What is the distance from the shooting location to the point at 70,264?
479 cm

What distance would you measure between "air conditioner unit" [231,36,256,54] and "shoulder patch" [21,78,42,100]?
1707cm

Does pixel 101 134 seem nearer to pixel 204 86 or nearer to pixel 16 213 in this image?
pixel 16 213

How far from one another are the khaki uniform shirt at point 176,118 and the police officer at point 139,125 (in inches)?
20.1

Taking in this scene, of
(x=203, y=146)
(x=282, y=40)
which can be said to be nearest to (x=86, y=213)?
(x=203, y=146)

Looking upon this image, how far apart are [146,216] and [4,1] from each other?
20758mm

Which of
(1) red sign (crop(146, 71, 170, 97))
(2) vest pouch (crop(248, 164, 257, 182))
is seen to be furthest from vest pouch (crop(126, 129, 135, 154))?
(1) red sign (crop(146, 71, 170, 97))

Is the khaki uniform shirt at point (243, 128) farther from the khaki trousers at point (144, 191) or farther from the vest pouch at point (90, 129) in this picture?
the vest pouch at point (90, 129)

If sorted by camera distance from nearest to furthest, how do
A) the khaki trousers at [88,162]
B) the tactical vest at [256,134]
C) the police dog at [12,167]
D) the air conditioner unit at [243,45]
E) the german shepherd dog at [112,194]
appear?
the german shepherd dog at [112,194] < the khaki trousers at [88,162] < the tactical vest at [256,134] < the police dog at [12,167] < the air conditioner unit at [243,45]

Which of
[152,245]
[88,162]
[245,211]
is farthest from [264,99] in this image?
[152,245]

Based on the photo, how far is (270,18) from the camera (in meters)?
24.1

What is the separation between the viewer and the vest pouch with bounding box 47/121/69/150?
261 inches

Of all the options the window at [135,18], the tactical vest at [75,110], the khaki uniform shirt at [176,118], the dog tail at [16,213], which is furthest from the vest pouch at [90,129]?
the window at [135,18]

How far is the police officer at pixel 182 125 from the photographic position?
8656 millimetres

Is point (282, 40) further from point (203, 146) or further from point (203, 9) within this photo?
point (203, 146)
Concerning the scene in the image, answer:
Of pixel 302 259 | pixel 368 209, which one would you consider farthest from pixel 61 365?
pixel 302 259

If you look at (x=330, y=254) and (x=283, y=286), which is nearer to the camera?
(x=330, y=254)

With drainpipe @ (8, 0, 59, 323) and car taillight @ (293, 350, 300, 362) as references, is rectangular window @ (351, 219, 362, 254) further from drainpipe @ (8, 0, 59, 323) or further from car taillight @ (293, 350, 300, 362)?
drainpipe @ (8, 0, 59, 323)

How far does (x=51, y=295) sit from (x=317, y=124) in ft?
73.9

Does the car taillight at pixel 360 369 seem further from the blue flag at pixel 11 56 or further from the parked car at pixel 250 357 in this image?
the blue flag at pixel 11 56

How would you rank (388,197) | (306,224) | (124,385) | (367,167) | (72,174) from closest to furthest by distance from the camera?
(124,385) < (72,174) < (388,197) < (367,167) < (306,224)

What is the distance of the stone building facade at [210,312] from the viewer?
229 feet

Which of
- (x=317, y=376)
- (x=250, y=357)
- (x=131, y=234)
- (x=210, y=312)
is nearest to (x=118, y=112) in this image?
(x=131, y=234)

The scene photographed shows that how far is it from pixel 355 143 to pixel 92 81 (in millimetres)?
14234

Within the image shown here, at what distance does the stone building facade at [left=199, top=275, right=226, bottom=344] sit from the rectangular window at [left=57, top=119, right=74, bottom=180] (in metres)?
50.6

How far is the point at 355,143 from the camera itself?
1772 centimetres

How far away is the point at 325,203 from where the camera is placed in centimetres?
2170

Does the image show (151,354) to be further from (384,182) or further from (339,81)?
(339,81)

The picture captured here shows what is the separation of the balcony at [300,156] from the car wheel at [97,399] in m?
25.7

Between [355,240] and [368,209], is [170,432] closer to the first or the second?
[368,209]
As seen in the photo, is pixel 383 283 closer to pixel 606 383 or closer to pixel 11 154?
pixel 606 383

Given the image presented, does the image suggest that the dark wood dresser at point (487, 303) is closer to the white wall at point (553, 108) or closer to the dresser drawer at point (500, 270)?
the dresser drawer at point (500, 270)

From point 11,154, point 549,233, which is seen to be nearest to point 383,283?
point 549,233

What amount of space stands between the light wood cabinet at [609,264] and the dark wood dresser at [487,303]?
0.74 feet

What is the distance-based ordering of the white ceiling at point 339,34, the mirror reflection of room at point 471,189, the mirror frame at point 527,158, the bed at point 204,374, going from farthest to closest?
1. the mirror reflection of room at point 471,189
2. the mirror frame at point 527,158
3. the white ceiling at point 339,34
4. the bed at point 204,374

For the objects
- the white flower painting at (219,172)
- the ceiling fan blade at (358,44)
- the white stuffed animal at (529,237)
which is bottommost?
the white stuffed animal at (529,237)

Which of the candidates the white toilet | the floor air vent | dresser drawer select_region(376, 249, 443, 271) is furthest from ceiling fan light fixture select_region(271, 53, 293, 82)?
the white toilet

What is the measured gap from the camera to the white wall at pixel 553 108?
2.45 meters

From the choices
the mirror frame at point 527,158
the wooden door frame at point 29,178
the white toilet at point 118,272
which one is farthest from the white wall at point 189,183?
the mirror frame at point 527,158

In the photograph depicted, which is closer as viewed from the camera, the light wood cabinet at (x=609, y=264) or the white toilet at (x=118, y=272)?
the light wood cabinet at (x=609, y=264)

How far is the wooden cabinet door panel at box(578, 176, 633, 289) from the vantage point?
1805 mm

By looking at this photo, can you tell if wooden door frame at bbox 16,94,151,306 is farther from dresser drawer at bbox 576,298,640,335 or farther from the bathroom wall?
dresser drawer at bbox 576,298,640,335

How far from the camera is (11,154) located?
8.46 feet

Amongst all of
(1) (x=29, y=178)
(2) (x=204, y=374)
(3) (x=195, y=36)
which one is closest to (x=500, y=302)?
···
▶ [Task goal] The entries above must be returned in full, exactly as shown.

▶ [Finished exercise]
What is the distance from the shooting location to the point at 70,264?
479 cm

What distance would you measure between "air conditioner unit" [231,36,256,54] and "shoulder patch" [21,78,42,100]?
1707cm

Does pixel 101 134 seem nearer to pixel 204 86 or nearer to pixel 16 213 in this image?
pixel 16 213

How far from one another are the khaki uniform shirt at point 176,118 and the police officer at point 139,125 (in inches)?
20.1

Taking in this scene, of
(x=203, y=146)
(x=282, y=40)
which can be said to be nearest to (x=86, y=213)?
(x=203, y=146)

Looking upon this image, how far apart are [146,216] and [4,1] from each other?
20758mm

Which of
(1) red sign (crop(146, 71, 170, 97))
(2) vest pouch (crop(248, 164, 257, 182))
is seen to be furthest from vest pouch (crop(126, 129, 135, 154))?
(1) red sign (crop(146, 71, 170, 97))

Is the khaki uniform shirt at point (243, 128) farther from the khaki trousers at point (144, 191) or farther from the vest pouch at point (90, 129) in this picture?
the vest pouch at point (90, 129)

If sorted by camera distance from nearest to furthest, how do
A) the khaki trousers at [88,162]
B) the tactical vest at [256,134]
C) the police dog at [12,167]
D) the air conditioner unit at [243,45]
E) the german shepherd dog at [112,194]
appear?
the german shepherd dog at [112,194] < the khaki trousers at [88,162] < the tactical vest at [256,134] < the police dog at [12,167] < the air conditioner unit at [243,45]

Which of
[152,245]
[88,162]
[245,211]
is farthest from [264,99] in this image?
[152,245]

Based on the photo, how far is (270,18) from the camera (in meters)?
24.1

What is the separation between the viewer and the vest pouch with bounding box 47/121/69/150?
261 inches

Of all the options the window at [135,18], the tactical vest at [75,110], the khaki uniform shirt at [176,118], the dog tail at [16,213], which is furthest from the vest pouch at [90,129]?
the window at [135,18]

How far is the police officer at pixel 182 125 from the photographic position?
8656 millimetres

Is point (282, 40) further from point (203, 146) or further from point (203, 9) within this photo?
point (203, 146)
Concerning the scene in the image, answer:
Of pixel 302 259 | pixel 368 209, which one would you consider farthest from pixel 61 365?
pixel 302 259

If you look at (x=330, y=254) and (x=283, y=286), which is nearer to the camera?
(x=330, y=254)

With drainpipe @ (8, 0, 59, 323) and car taillight @ (293, 350, 300, 362) as references, is rectangular window @ (351, 219, 362, 254) further from drainpipe @ (8, 0, 59, 323) or further from car taillight @ (293, 350, 300, 362)?
drainpipe @ (8, 0, 59, 323)

How far does (x=51, y=295) sit from (x=317, y=124) in ft?
73.9

Does the car taillight at pixel 360 369 seem further from the blue flag at pixel 11 56 or further from the parked car at pixel 250 357 in this image?
the blue flag at pixel 11 56

How would you rank (388,197) | (306,224) | (124,385) | (367,167) | (72,174) from closest to furthest by distance from the camera?
(124,385) < (72,174) < (388,197) < (367,167) < (306,224)

What is the distance of the stone building facade at [210,312] from the viewer?
229 feet

Which of
- (x=317, y=376)
- (x=250, y=357)
- (x=131, y=234)
- (x=210, y=312)
is nearest to (x=118, y=112) in this image?
(x=131, y=234)

The scene photographed shows that how far is it from pixel 355 143 to pixel 92 81 (in millimetres)?
14234

Within the image shown here, at what distance does the stone building facade at [left=199, top=275, right=226, bottom=344] sit from the rectangular window at [left=57, top=119, right=74, bottom=180] (in metres)?
50.6

How far is the point at 355,143 from the camera itself?
1772 centimetres

How far away is the point at 325,203 from where the camera is placed in centimetres?
2170

Does the image show (151,354) to be further from (384,182) or further from (339,81)?
(339,81)

The picture captured here shows what is the separation of the balcony at [300,156] from the car wheel at [97,399] in m?
25.7

Between [355,240] and [368,209], is [170,432] closer to the first or the second?
[368,209]
As seen in the photo, is pixel 383 283 closer to pixel 606 383 or closer to pixel 11 154?
pixel 606 383

Given the image presented, does the image suggest that the dark wood dresser at point (487, 303) is closer to the white wall at point (553, 108) or closer to the dresser drawer at point (500, 270)?
the dresser drawer at point (500, 270)

From point 11,154, point 549,233, which is seen to be nearest to point 383,283?
point 549,233

What amount of space stands between the light wood cabinet at [609,264] and the dark wood dresser at [487,303]?
0.74 feet

What is the distance-based ordering of the white ceiling at point 339,34, the mirror reflection of room at point 471,189, the mirror frame at point 527,158, the bed at point 204,374, going from farthest to closest?
1. the mirror reflection of room at point 471,189
2. the mirror frame at point 527,158
3. the white ceiling at point 339,34
4. the bed at point 204,374

For the objects
- the white flower painting at (219,172)
- the ceiling fan blade at (358,44)
- the white stuffed animal at (529,237)
which is bottommost?
the white stuffed animal at (529,237)

Which of the candidates the white toilet | the floor air vent | dresser drawer select_region(376, 249, 443, 271) is furthest from ceiling fan light fixture select_region(271, 53, 293, 82)?
the white toilet

What is the measured gap from the camera to the white wall at pixel 553 108?
2.45 meters

From the choices
the mirror frame at point 527,158
the wooden door frame at point 29,178
the white toilet at point 118,272
which one is farthest from the white wall at point 189,183?
the mirror frame at point 527,158

In the photograph depicted, which is closer as viewed from the camera, the light wood cabinet at (x=609, y=264) or the white toilet at (x=118, y=272)?
the light wood cabinet at (x=609, y=264)

How far is the wooden cabinet door panel at box(578, 176, 633, 289) from the vantage point?
1805 mm

By looking at this photo, can you tell if wooden door frame at bbox 16,94,151,306 is farther from dresser drawer at bbox 576,298,640,335 or farther from the bathroom wall?
dresser drawer at bbox 576,298,640,335

How far from the camera is (11,154) located?
8.46 feet

Amongst all of
(1) (x=29, y=178)
(2) (x=204, y=374)
(3) (x=195, y=36)
which one is closest to (x=500, y=302)?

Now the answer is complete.